Begin with the line holding "The resolution of" and write out each following line to the end of the data, exactly. Pictures are left out.

═══ DATASET EXCERPTS

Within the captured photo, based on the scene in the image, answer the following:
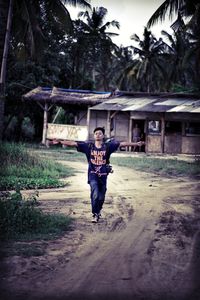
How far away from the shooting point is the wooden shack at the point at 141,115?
56.5 ft

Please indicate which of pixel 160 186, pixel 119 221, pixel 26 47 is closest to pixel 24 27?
pixel 26 47

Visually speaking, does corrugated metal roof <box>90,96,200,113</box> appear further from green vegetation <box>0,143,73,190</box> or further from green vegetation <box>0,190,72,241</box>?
green vegetation <box>0,190,72,241</box>

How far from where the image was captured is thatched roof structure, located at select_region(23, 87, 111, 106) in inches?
743

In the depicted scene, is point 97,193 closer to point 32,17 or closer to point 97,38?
point 32,17

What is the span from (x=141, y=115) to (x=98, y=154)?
519 inches

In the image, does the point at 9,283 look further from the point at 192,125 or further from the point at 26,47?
the point at 192,125

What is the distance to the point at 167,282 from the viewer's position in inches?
133

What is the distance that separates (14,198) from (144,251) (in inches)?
67.6

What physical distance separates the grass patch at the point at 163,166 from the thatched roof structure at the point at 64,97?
514cm

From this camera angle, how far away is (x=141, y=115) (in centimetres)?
1839

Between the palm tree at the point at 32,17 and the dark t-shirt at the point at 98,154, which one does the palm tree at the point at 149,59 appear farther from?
the dark t-shirt at the point at 98,154

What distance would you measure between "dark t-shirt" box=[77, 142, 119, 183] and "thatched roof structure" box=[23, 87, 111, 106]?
535 inches

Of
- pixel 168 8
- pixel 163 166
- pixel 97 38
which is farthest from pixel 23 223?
pixel 97 38

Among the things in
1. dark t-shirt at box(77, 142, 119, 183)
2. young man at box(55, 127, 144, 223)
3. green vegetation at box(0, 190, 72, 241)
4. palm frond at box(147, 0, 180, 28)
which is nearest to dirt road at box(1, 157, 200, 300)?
green vegetation at box(0, 190, 72, 241)
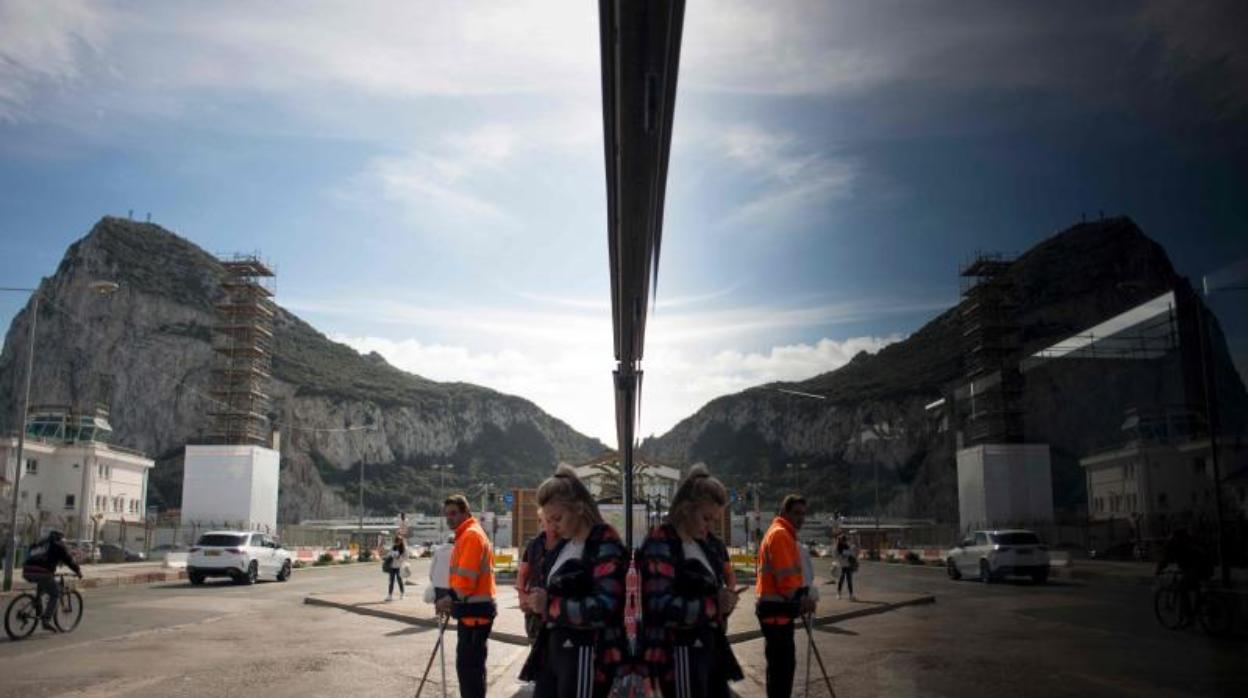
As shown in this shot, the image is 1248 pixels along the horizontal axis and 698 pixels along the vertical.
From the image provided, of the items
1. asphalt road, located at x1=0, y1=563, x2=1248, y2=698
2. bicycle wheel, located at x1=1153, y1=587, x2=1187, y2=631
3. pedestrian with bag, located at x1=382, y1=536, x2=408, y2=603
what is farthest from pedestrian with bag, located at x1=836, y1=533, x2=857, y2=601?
bicycle wheel, located at x1=1153, y1=587, x2=1187, y2=631

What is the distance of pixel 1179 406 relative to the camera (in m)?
5.11

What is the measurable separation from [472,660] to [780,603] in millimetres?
2220

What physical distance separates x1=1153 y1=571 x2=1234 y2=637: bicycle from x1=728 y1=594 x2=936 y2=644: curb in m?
6.00

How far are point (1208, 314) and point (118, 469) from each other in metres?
86.0

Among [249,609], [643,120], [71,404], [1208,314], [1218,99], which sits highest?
[71,404]

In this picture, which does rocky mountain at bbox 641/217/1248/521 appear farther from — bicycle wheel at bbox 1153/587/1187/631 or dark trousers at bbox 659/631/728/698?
dark trousers at bbox 659/631/728/698

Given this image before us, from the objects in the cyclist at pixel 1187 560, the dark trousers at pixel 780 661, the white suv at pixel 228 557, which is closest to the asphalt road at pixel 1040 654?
the cyclist at pixel 1187 560

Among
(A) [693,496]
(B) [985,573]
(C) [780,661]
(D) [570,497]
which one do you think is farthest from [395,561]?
(D) [570,497]

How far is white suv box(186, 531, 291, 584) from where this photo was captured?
27.0 m

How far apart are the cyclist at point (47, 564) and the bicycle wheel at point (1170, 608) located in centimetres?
1356

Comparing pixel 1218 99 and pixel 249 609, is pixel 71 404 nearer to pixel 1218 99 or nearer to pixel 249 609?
pixel 249 609

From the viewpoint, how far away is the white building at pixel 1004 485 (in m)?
10.5

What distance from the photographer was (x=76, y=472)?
2862 inches

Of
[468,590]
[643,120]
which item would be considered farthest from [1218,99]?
[468,590]
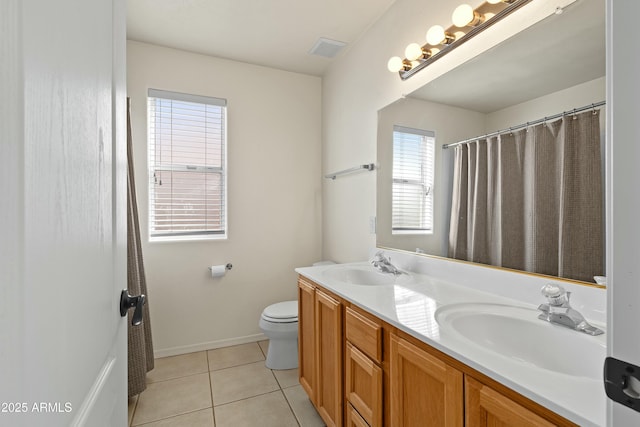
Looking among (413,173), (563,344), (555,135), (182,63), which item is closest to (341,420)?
(563,344)

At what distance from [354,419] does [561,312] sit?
93 cm

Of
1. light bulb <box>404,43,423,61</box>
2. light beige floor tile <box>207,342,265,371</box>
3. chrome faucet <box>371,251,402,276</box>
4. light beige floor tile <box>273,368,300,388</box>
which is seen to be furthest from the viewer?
light beige floor tile <box>207,342,265,371</box>

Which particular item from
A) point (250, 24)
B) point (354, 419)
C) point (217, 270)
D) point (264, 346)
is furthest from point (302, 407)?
point (250, 24)

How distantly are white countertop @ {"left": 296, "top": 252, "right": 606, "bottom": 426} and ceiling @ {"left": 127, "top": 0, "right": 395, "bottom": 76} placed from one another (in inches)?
67.6

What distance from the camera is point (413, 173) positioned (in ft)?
6.07

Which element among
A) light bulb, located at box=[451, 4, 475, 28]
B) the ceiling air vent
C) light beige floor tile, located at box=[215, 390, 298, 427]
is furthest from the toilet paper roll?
light bulb, located at box=[451, 4, 475, 28]

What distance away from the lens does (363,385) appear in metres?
1.26

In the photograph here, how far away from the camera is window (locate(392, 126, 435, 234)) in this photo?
5.67 ft

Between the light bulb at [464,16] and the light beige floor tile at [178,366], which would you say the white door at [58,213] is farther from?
the light beige floor tile at [178,366]

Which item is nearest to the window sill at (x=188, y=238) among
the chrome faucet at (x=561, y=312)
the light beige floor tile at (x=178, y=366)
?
the light beige floor tile at (x=178, y=366)

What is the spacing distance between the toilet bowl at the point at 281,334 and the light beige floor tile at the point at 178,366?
54 cm

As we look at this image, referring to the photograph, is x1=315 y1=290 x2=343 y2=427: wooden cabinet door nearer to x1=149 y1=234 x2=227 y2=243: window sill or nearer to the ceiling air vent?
x1=149 y1=234 x2=227 y2=243: window sill

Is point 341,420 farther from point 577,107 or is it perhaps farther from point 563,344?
point 577,107

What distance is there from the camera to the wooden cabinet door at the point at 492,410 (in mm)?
642
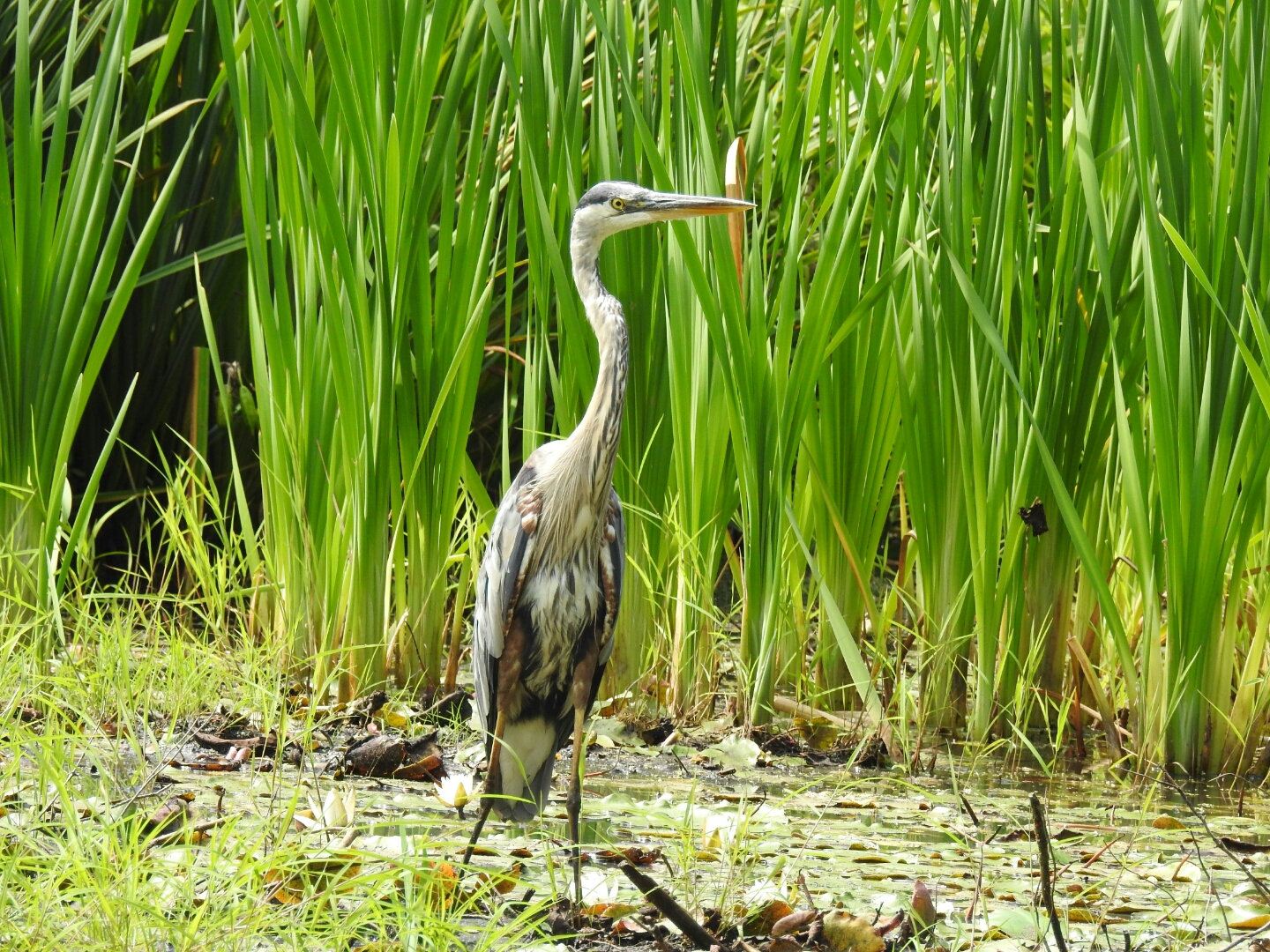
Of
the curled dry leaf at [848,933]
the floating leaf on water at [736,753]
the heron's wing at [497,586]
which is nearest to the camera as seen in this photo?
the curled dry leaf at [848,933]

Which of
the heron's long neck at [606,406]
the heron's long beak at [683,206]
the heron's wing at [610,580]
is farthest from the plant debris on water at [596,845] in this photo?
the heron's long beak at [683,206]

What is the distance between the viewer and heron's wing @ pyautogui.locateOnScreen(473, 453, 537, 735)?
117 inches

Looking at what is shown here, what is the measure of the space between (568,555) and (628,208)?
2.79 ft

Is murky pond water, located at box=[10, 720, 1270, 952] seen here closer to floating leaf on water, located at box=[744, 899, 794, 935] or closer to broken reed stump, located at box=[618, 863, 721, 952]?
floating leaf on water, located at box=[744, 899, 794, 935]

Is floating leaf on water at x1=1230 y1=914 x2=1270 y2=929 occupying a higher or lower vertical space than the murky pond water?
higher

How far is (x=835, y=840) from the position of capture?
269 cm

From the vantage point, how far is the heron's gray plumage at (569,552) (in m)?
2.91

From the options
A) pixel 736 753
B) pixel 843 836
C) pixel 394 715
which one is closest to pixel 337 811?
pixel 394 715

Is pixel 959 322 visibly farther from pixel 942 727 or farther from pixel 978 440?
pixel 942 727

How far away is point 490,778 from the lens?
2.79 metres

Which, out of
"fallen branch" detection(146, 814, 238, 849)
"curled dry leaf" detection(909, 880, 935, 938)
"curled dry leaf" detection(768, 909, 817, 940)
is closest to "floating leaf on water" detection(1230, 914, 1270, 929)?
"curled dry leaf" detection(909, 880, 935, 938)

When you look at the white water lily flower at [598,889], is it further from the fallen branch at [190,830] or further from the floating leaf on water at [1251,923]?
the floating leaf on water at [1251,923]

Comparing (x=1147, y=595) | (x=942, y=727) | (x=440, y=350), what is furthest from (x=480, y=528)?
(x=1147, y=595)

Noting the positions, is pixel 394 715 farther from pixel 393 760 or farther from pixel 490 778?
pixel 490 778
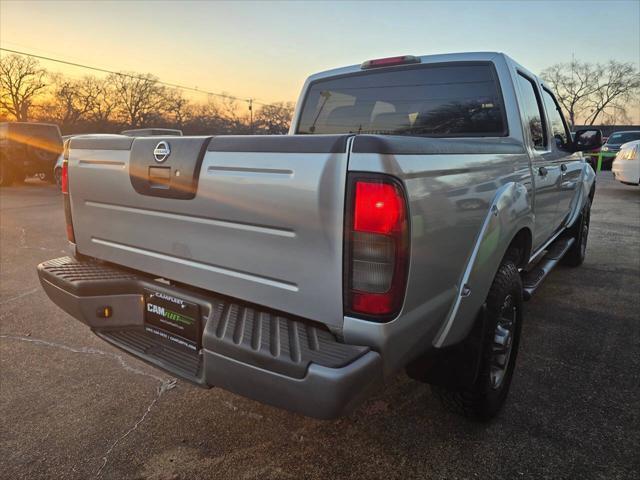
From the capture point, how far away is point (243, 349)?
1.69m

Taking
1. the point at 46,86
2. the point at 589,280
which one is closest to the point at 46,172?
the point at 589,280

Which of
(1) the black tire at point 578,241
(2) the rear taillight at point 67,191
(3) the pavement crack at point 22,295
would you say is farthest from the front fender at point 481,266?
(3) the pavement crack at point 22,295

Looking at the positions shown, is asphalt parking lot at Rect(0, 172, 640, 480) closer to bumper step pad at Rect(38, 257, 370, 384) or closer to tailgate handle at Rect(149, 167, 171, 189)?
bumper step pad at Rect(38, 257, 370, 384)

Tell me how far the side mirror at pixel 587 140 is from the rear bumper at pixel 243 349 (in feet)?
11.5

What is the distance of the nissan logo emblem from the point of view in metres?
2.06

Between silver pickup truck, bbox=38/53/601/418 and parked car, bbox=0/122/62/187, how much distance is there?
48.7 ft

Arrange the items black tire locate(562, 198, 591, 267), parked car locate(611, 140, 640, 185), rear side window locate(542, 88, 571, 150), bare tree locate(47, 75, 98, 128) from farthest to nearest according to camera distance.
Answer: bare tree locate(47, 75, 98, 128)
parked car locate(611, 140, 640, 185)
black tire locate(562, 198, 591, 267)
rear side window locate(542, 88, 571, 150)

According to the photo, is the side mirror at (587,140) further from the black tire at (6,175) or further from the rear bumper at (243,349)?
the black tire at (6,175)

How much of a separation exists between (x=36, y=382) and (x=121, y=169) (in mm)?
1600

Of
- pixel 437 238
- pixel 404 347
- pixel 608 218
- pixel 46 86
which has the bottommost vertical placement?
pixel 608 218

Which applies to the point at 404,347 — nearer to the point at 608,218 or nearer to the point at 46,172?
the point at 608,218

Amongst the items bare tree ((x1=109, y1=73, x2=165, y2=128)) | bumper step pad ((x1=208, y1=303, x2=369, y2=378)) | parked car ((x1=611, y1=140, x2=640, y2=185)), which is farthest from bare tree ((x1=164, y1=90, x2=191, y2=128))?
bumper step pad ((x1=208, y1=303, x2=369, y2=378))

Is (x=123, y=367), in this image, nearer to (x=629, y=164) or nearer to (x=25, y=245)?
(x=25, y=245)

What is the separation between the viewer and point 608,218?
991 centimetres
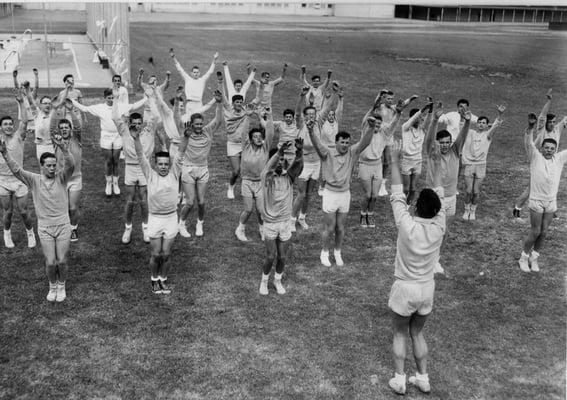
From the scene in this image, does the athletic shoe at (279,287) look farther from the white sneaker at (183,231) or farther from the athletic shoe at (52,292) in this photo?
the athletic shoe at (52,292)

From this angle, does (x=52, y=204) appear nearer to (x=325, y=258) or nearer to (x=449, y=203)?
(x=325, y=258)

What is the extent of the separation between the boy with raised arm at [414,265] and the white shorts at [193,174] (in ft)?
14.5

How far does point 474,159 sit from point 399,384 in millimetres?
6359

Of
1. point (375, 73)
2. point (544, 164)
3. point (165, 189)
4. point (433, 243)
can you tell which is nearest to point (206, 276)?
point (165, 189)

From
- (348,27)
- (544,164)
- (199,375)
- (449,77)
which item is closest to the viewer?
(199,375)

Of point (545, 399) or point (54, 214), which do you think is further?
point (54, 214)

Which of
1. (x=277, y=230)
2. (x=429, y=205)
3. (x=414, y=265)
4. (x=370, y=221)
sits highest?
(x=429, y=205)

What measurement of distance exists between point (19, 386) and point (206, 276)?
3.29 metres

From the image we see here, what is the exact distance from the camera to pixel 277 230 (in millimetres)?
7969

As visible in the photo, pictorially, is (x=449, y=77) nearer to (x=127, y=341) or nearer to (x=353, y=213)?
(x=353, y=213)

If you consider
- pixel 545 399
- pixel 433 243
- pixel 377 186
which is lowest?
pixel 545 399

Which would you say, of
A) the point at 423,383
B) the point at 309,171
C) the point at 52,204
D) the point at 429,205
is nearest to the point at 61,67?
the point at 309,171

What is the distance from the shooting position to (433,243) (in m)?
5.98

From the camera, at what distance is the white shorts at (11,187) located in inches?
360
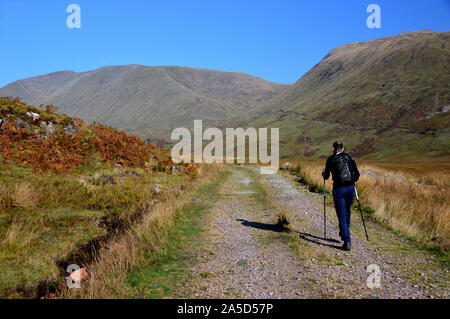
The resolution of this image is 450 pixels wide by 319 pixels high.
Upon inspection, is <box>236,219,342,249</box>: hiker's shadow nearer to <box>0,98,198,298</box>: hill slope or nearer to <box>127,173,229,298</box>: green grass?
<box>127,173,229,298</box>: green grass

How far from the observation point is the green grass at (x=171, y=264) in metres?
5.44

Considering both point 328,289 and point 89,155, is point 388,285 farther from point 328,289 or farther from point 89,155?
point 89,155

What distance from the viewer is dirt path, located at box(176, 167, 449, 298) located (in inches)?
211

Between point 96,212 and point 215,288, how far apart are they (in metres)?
7.17

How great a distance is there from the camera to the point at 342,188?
26.7 ft

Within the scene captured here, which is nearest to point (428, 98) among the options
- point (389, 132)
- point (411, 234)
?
point (389, 132)

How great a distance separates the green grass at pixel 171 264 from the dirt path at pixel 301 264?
264 millimetres

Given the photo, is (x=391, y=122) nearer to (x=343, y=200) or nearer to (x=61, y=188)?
(x=343, y=200)

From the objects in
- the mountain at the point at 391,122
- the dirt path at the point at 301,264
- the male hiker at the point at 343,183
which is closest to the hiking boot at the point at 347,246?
the dirt path at the point at 301,264

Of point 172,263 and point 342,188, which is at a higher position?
point 342,188

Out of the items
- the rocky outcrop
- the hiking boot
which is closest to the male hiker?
the hiking boot

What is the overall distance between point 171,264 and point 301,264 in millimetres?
2829

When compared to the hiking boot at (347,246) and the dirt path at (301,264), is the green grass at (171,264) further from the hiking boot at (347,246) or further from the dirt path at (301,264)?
the hiking boot at (347,246)
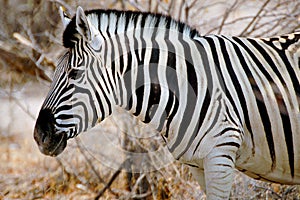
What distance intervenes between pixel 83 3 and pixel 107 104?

══════

● RIGHT ANSWER
The resolution of this image is 450 pixels wide by 319 pixels high.
Upon inspection, is <box>236,219,342,249</box>: hiker's shadow nearer to <box>0,98,198,298</box>: hill slope or nearer to <box>127,173,229,298</box>: green grass?
<box>127,173,229,298</box>: green grass

How far from the observation point is the green grass at (x=171, y=264) in metres?
5.44

Considering both point 328,289 and point 89,155, is point 388,285 farther from point 328,289 or farther from point 89,155?
point 89,155

What distance from the viewer is dirt path, located at box(176, 167, 449, 298) located (in inches)?
211

Between point 96,212 and point 215,288, how far apart are they (in metres)?
7.17

How great a distance is there from the camera to the point at 342,188?
26.7 ft

Within the scene captured here, which is nearest to point (428, 98) among the options
- point (389, 132)
- point (411, 234)
?
point (389, 132)

How great a distance separates the green grass at pixel 171 264 from the dirt path at pixel 301 264?
264 millimetres

Given the photo, is (x=391, y=122) nearer to (x=343, y=200) or nearer to (x=61, y=188)?
(x=343, y=200)

From the objects in
- the mountain at the point at 391,122
- the dirt path at the point at 301,264
- the male hiker at the point at 343,183
which is closest to the hiking boot at the point at 347,246?
the dirt path at the point at 301,264

Of point 172,263 and point 342,188, which is at a higher position?
point 342,188

Out of the items
- the rocky outcrop
- the hiking boot
which is closest to the male hiker?
the hiking boot

What is the overall distance between point 171,264 and point 301,264 in millimetres?
2829

When compared to the hiking boot at (347,246) and the dirt path at (301,264), is the green grass at (171,264) further from the hiking boot at (347,246) or further from the dirt path at (301,264)?
the hiking boot at (347,246)
What distance intervenes between pixel 83 3 and pixel 107 104?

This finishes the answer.